Nel romanzo di Calcerano e Fiori la sfida intellettuale, indissolubilmente connessa al genere, si coniuga all’altra sfida della riflessione etica ed educativa, e la ricerca dell’assassino diventa moderna analisi del marcio che si nasconde sotto la maschera di rispettabili pregiudizi morali, e anche l’occasione per sperimentare una nuova linea investigativa:l’edu-detection.

Poiché l’indagine degli investigatori ufficiali o di complemento è fallace proprio perché basata su dati di fatto superficialmente valutati, colpevolmente travisati...e su giudizi prematuri, cioè parziali e basati su argomenti insufficienti, che non possono bastare per scoprire chi ha ucciso o svelare la colpevolezza, o addirittura il Male, è necessario avere occhio anche ai processi educativi.

Ma veniamo al finale, specie nei gialli classici il finale è il momento forte della narrazione, il clou della storia, qui non si fa eccezione, anzi! Nel romanzo la storia accelera il ritmo, lentamente ma continuamente, per poi impegnarsi in una sconvolgente corsa verso l'epilogo. Il finale è la scommessa di Calcerano e Fiori con il lettore, è il tempo e il luogo dove sono risolti i conflitti presentati dai personaggi, sciolte le tensioni, fugati i dubbi, mantenuta la coerenza narrativa. E’ così che devono essere i finali.
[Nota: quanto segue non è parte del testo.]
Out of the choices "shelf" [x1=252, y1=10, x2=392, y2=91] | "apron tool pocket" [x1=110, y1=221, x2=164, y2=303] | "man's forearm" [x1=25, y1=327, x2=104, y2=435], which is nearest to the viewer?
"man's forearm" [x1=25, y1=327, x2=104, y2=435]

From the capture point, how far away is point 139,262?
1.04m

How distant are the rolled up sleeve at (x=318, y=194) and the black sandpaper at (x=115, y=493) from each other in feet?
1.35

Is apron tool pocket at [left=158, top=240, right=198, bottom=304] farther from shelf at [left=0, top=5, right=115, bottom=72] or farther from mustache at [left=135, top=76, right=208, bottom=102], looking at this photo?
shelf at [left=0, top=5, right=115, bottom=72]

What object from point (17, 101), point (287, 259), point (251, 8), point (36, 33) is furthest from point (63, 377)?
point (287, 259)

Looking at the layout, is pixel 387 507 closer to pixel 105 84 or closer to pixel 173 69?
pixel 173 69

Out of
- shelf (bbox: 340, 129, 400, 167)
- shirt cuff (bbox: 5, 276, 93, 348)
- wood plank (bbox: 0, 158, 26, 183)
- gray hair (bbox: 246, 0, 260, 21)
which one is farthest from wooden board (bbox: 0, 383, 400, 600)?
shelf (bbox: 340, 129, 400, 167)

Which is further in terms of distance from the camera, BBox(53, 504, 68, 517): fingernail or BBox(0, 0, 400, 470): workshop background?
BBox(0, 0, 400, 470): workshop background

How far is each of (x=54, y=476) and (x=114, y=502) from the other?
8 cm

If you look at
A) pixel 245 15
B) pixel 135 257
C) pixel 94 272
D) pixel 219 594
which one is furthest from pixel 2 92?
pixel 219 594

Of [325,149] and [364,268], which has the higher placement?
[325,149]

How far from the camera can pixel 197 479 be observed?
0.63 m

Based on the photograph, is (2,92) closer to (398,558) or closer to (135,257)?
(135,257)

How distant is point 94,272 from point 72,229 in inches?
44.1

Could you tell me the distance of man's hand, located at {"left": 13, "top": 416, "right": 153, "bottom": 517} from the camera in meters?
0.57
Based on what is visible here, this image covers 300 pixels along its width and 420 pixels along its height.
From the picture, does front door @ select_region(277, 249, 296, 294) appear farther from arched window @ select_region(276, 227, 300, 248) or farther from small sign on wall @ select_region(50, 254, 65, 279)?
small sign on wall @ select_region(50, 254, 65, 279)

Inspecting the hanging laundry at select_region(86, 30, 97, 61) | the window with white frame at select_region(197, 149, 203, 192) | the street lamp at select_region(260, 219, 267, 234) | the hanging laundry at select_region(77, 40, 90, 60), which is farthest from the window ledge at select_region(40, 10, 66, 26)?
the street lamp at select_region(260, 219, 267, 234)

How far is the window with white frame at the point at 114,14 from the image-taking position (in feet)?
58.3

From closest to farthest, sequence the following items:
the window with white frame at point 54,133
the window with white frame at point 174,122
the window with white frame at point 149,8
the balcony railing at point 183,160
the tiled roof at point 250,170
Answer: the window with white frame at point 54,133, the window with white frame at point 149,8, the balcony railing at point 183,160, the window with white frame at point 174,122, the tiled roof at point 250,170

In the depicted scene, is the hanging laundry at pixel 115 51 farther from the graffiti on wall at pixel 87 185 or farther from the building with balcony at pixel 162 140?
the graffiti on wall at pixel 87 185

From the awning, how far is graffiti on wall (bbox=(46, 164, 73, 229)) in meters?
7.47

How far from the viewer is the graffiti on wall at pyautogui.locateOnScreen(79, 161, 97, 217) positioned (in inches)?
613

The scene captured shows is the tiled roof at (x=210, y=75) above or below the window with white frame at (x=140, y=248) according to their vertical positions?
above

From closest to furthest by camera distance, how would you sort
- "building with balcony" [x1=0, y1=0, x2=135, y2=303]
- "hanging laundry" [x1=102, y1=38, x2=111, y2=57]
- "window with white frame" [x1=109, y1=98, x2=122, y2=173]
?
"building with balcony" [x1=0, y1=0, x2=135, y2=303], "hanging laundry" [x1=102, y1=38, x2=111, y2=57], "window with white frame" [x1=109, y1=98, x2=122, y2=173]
In Un delitto elementare il finale invece di chiudere allarga la prospettiva della storia, alza una cortina per tutta la narrazione abbassata a coprire i fatti ed i giudizi, svela una realtà amara che fino ad allora era stata appena abbozzata o suggerita.

A questo punto, se la scuola non è più soltanto l’ambiente dove si svolge la storia , se il contesto educativo è il tessuto della storia stessa, la risposta alla domanda iniziale è rivolta ai lettori: perché avere dubbi, chi di voi non è rimasto segnato dal fascino misterioso della scuola?